TEXT

+ + + +

Winter was the loneliest season.
But he had no idea why she continued with the train of thought. Did he reak of it? He had been staring at his drink, but now he reached out for it. All this talk of snow had him feeling cold inside, and he needed the alcohol to warm him. He didn’t sip at this one, either - it was gone in a couple of mouthfuls, and he too was gesturing for another.
“A couple of weeks,” he said. “Just enough time to find somewhere to stay - I have an apartment with the bare necessities,” he said. It was tempting to tell her about the ghost he thought he lived with, but he wasn’t quite drunk enough for that yet.
He might have replied that he thought it wasn’t one’s thoughts that got to be too much, it was one’s memories. Loneliness crept up when a person realised what they had, what they no longer have. At least, that was the brand that Cedric was growing accustomed to. Instead, however, he moved on.
“You know Schopenhauer?” he asked. He’d read some of the philosopher, but not a great deal. It seemed to come with the territory - if one was going to be studying the great and traditional musicians, the philosophers came along for the ride, too. Music and philosophy were such a grand marriage - Cedric couldn’t quite go without.

+ + + +

WRITTEN EXERCISE 1
In the passage about Cedric, the paragraph beginning "But he had no idea" shows him doing several things with his drink. List each of these actions.
WRITTEN EXERCISE 2
Pick up the passage about Cedric after its last sentence and continue it.

DATASET CONTENT
+ + + +

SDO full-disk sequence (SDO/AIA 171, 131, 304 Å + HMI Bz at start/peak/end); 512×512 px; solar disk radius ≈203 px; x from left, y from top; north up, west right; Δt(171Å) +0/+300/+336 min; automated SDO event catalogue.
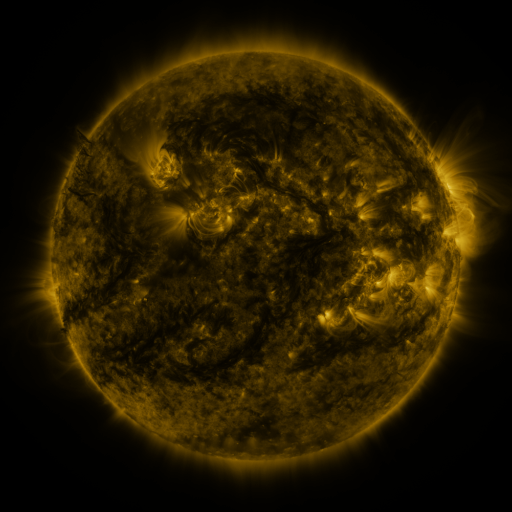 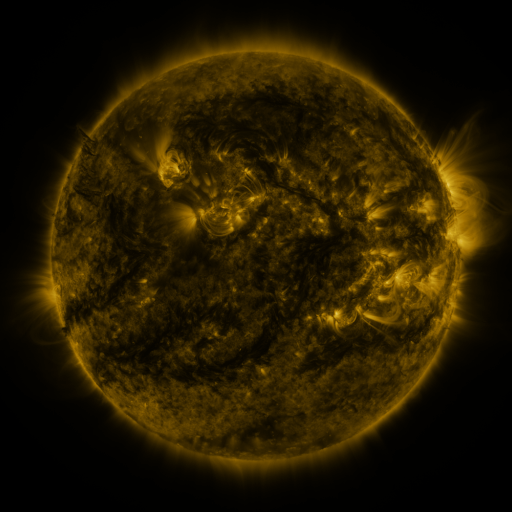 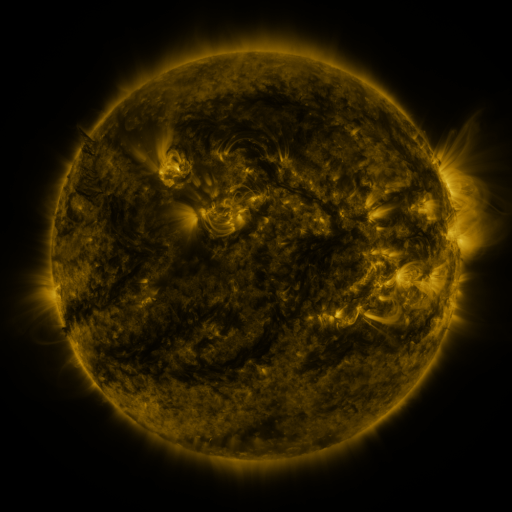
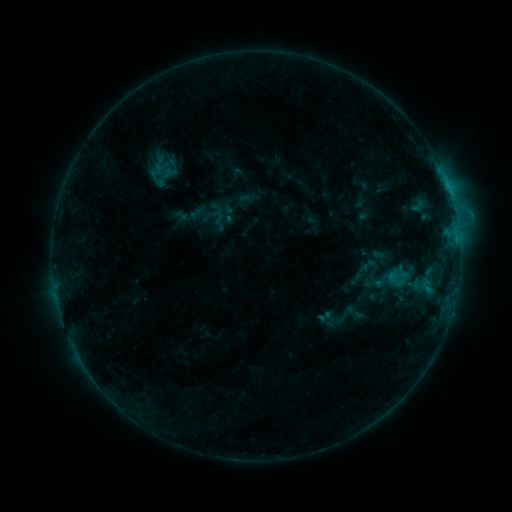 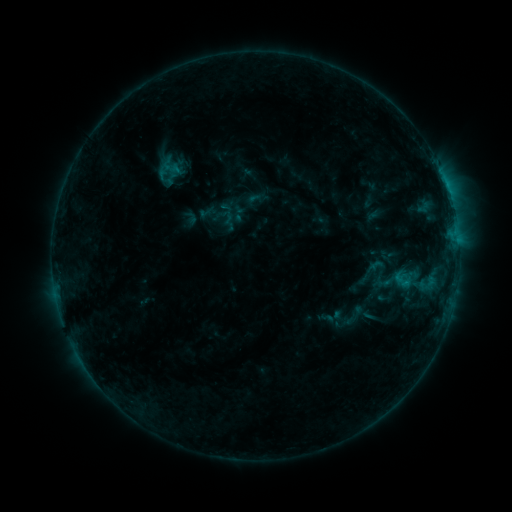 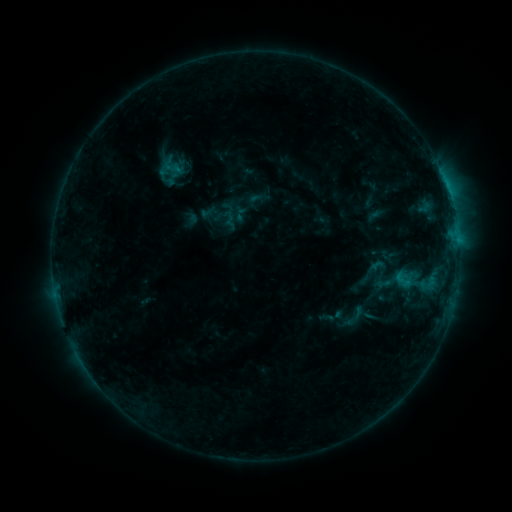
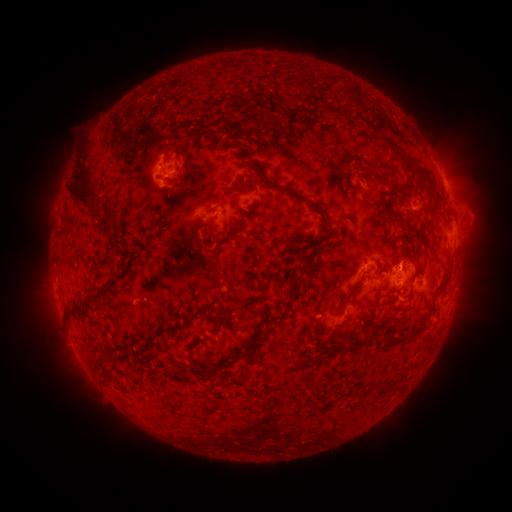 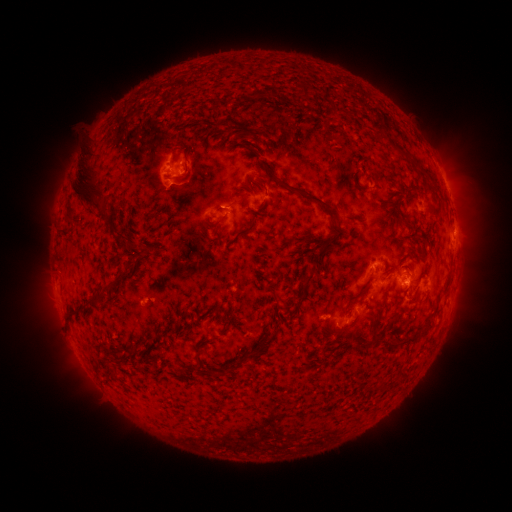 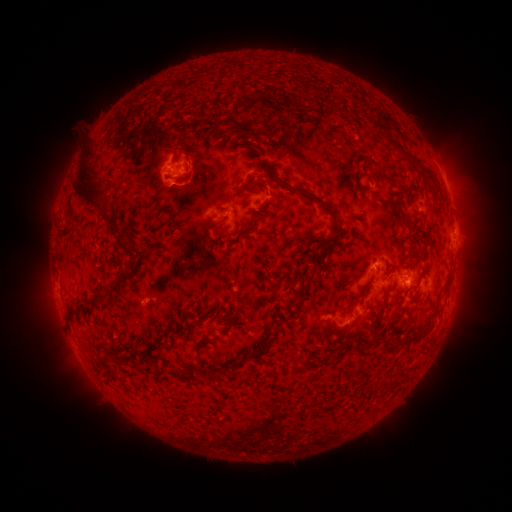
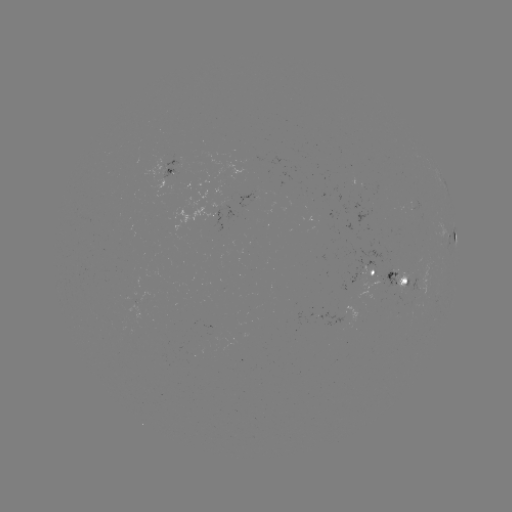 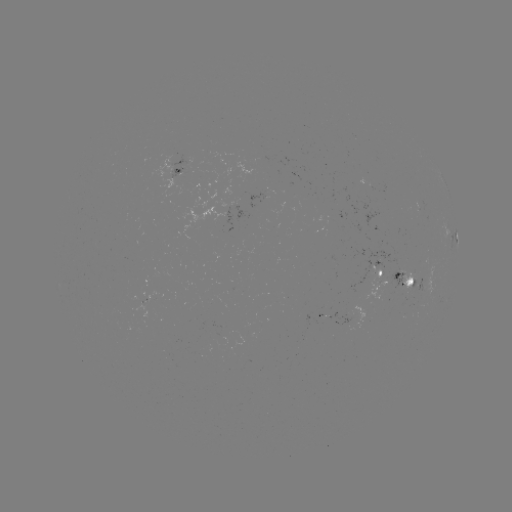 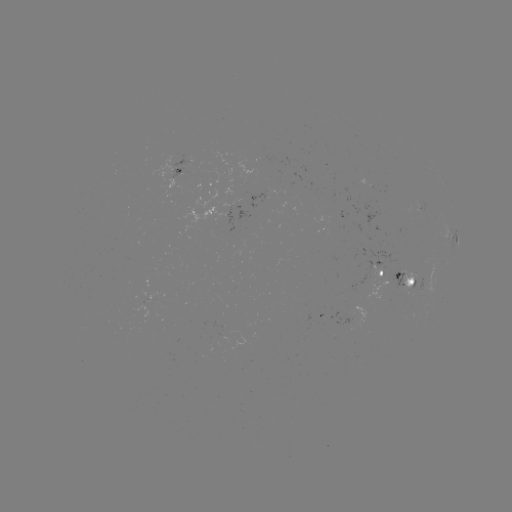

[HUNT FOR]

+ + + +

EXERCISE ANSWER 1
- Staring at his drink
- Reaching out for it
- Finishing it in a couple of mouthfuls instead of sipping it
- Gesturing for another

EXERCISE ANSWER 2
Re: The Human Condition [Castalia]
Posted: 14 Feb 2016, 00:14
by Castalia
Castalia gave a nod, showing that she had heard and lightly swirled her newly acquired drink while looking into the amber liquid. Her eyes followed his actions, the way he threw back his drink. “Should be one hell of a hangover if he isn't careful.” She thought and took another sip from her glass, setting it down afterwards for the time being. The bartender returned after a moment and set down a basket of sample appetizers, another usual. She smiled towards the older man as he walked off.
Picking up a fry, she gestured for Cedric to help himself. “How are you enjoying the area?” Castalia found herself wondering about the vampire population in town and if he’d run across them. It made her wonder how many of them there were, too, and why only recently did they appear? Her head turned as the sound of shattering glass caught her attention, the familiar smell of blood causing her throat to burn in hunger. She swallowed and took a bite of her snack.
It didn't help much more than anything than to be a distraction, but she took it.
“I read The World as Will and Representation while I was still in school. One of my professors had made the recommendation.” She had left a copy of The Death of Ivan Ilyich behind one evening when she was running late for work, “Because I’m a fan of Tolstoy, he thought it would catch my interest.” And it had, to an extent. Castalia took another drink from her glass, pausing before she finished it off. “Something stronger, please.” She called to Frank and shook her head as she could still feel the discomfort in her throat.
Behind her, Castalia heard the glass being cleaned up. The smell grew stronger before fading, a man calling out a goodbye to Frank. She relaxed after a minute, the click of the door telling her that he had left. “What caused you to leave Brussels, was it?”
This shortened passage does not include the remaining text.